Go have a nap. So what's our bottom line for Jive, who's obviously looking for a bit of guidance on when to go back to the office, maybe when to advise their colleagues to come back if they're still coughing?
For most common colds, you're not infectious after, say, let's say three days. If it's COVID, it's longer than that. And it's hard to generalise. But if you're still feeling sick, stay at home.
Well, Jive, I hope that has provided you some guidance. Feel free to distribute this far and wide in your office and beyond. And if you have a question you want to ask us, our email address is thatrash at abc.net.au.
And what's a no-meal bank?
So a couple of people emailing us about Hantavirus, our Hantacast episode that we did as a bonus drop a little while ago. Richard said, your Hantavirus episode made me think about what exactly is meant by common probability words. You said that the chance of a Hantavirus pandemic was low, but what does this mean?

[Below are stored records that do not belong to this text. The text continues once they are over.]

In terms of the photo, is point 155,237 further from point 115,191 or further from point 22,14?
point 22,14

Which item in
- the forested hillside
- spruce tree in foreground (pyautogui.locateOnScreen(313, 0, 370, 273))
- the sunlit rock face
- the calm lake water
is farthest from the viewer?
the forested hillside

I would have said that low normally means one in 10, but in this case, I suspect it's closer to one in a million. Richard continues, similarly, if a health outcome is possible, probable, likely, I suspect that different people hear different percentages. I'd welcome your thoughts on the definition of low when it comes to the chances of lots of people catching hantavirus.
So that's a different question from pandemic. So pandemic is an infection that's spreading on every continent on earth. So it's got a global context. And in fact, there was an influenza pandemic in 2009, which was a pandemic because it was in every continent. And lots of people did get infected, many, many thousands, but it wasn't a massive disastrous pandemic that people were predicting. Yeah.